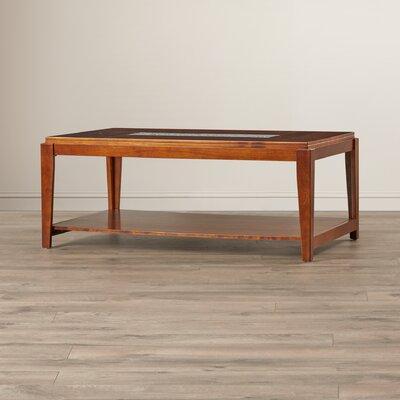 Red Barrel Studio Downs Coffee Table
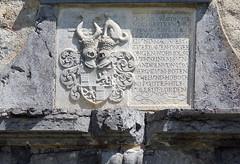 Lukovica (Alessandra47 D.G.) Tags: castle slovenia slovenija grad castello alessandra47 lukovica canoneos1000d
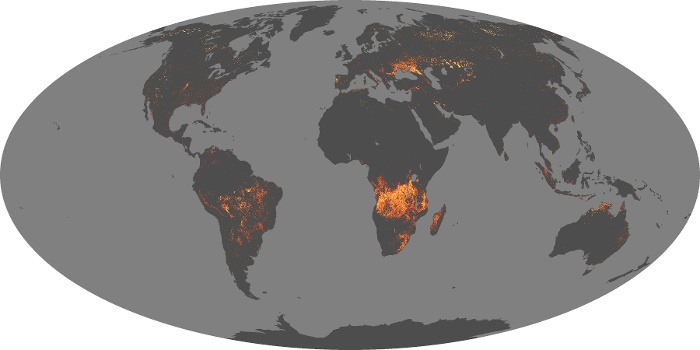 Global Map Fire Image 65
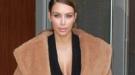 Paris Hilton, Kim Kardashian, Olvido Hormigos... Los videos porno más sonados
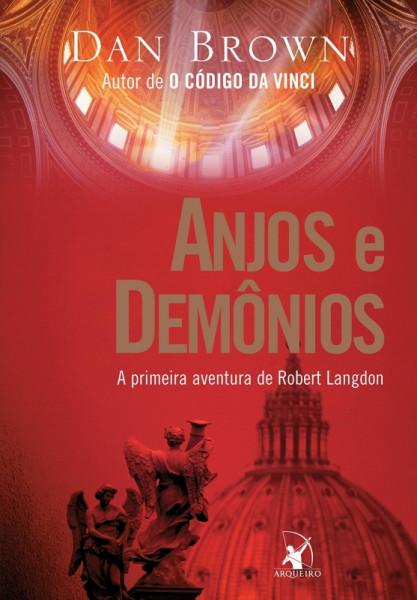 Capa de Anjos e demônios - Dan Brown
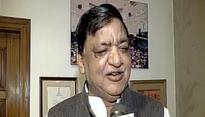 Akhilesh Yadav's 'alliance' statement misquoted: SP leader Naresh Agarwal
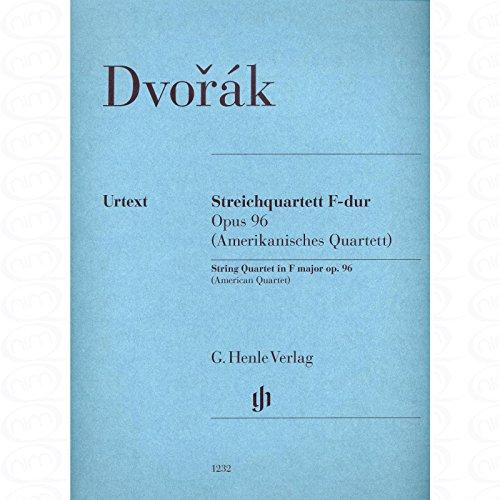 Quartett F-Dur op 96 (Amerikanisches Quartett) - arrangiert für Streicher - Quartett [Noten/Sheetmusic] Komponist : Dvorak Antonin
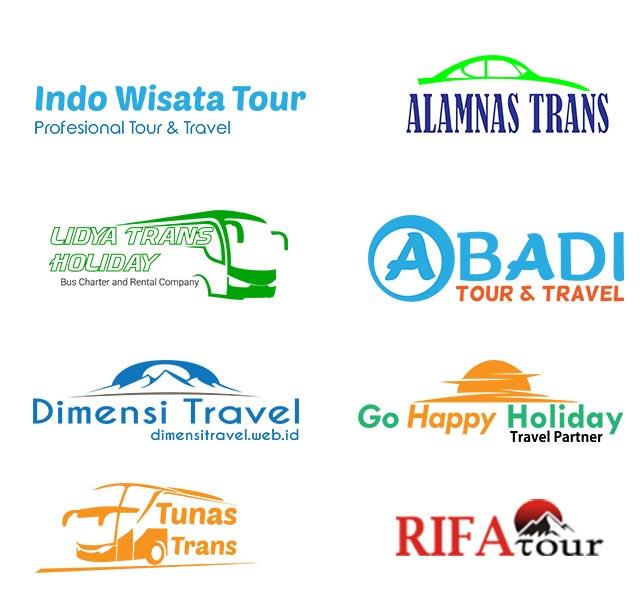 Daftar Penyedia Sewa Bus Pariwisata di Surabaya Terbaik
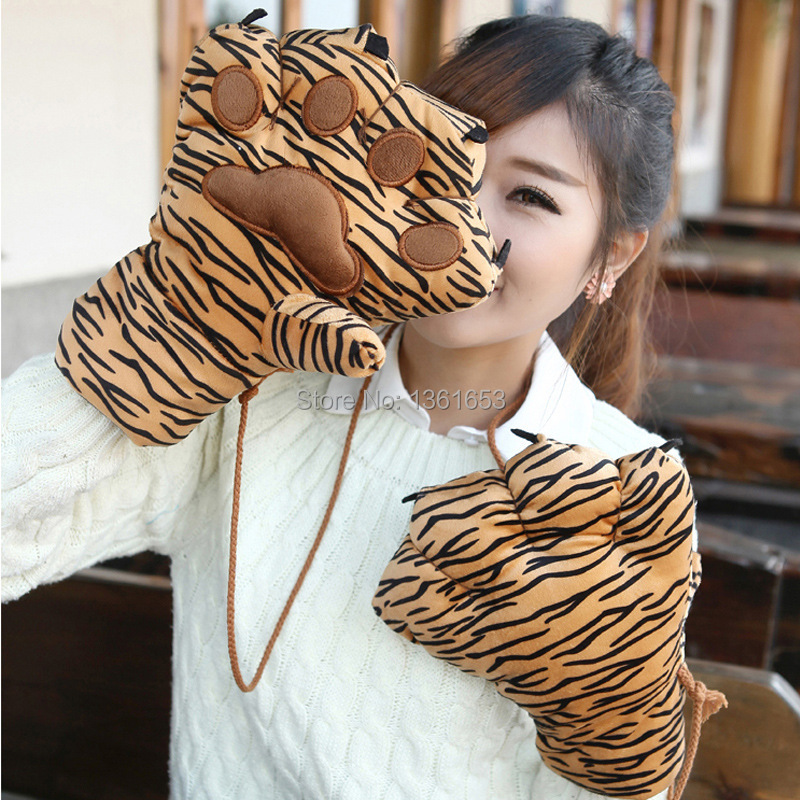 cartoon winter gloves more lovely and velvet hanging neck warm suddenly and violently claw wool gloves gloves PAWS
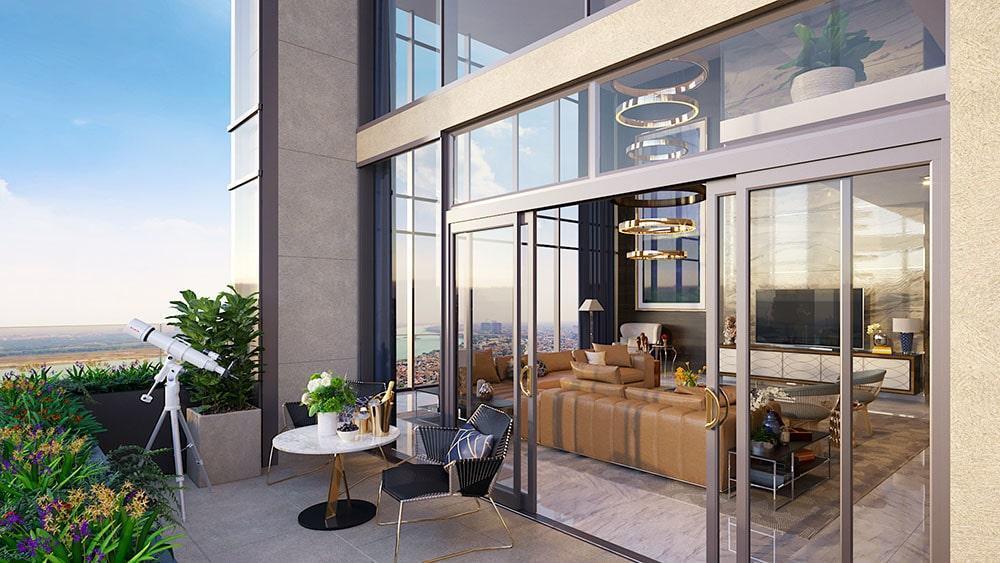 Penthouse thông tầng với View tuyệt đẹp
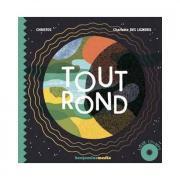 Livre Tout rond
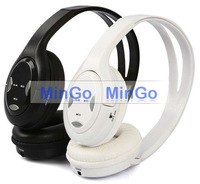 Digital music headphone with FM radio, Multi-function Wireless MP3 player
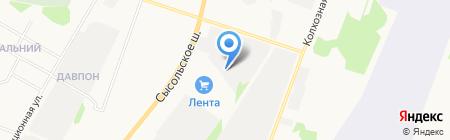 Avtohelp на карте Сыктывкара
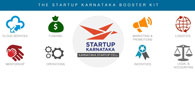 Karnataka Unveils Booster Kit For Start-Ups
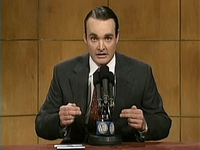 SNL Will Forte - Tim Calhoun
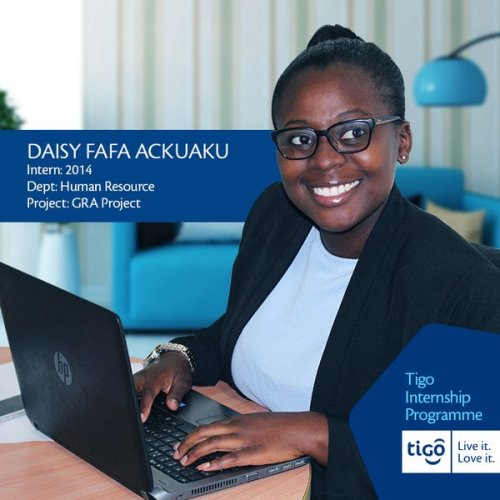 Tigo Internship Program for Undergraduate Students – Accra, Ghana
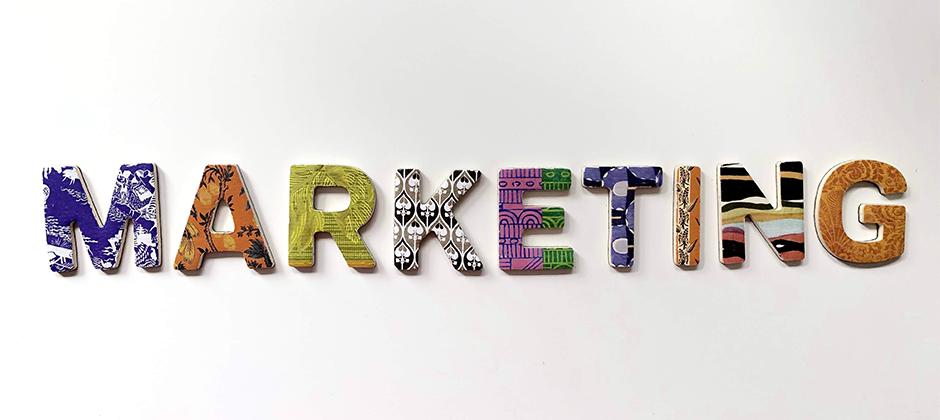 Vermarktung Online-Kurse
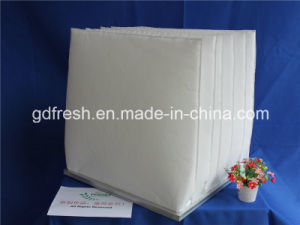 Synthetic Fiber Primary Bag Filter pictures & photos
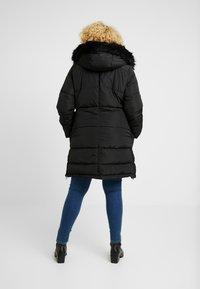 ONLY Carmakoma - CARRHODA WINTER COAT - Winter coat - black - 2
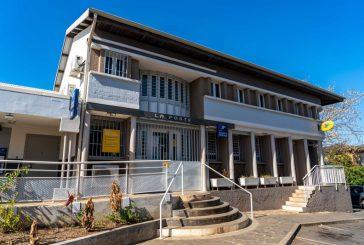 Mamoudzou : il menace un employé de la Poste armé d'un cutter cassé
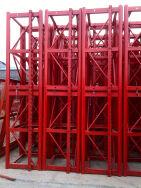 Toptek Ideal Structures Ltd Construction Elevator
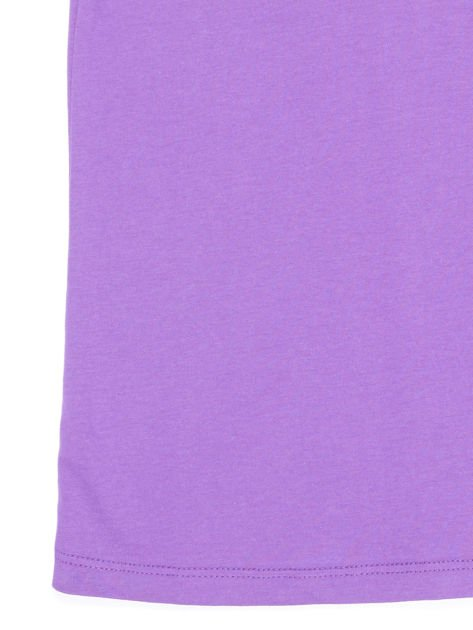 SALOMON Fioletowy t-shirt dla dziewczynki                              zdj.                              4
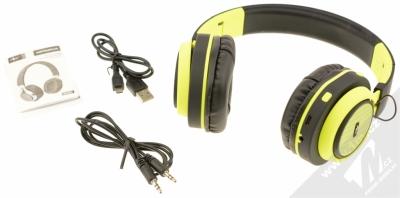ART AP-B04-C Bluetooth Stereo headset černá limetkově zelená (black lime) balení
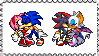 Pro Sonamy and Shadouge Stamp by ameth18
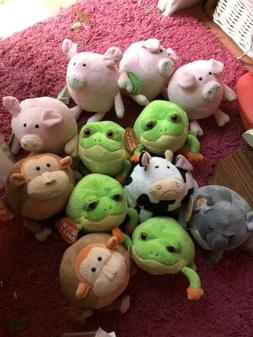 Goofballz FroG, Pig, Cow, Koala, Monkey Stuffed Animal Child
════════════════
Only the lines from the start of the records above through the line containing "SNL Will Forte - Tim Calhoun" should be returned, exactly and with both ends, please; the pictures stay out.

**REPLY**
 Red Barrel Studio Downs Coffee Table
 Lukovica (Alessandra47 D.G.) Tags: castle slovenia slovenija grad castello alessandra47 lukovica canoneos1000d
 Global Map Fire Image 65
 Paris Hilton, Kim Kardashian, Olvido Hormigos... Los videos porno más sonados
 Capa de Anjos e demônios - Dan Brown
 Akhilesh Yadav's 'alliance' statement misquoted: SP leader Naresh Agarwal
 Quartett F-Dur op 96 (Amerikanisches Quartett) - arrangiert für Streicher - Quartett [Noten/Sheetmusic] Komponist : Dvorak Antonin
 Daftar Penyedia Sewa Bus Pariwisata di Surabaya Terbaik
 cartoon winter gloves more lovely and velvet hanging neck warm suddenly and violently claw wool gloves gloves PAWS
 Penthouse thông tầng với View tuyệt đẹp
 Livre Tout rond
 Digital music headphone with FM radio, Multi-function Wireless MP3 player
 Avtohelp на карте Сыктывкара
 Karnataka Unveils Booster Kit For Start-Ups
 SNL Will Forte - Tim Calhoun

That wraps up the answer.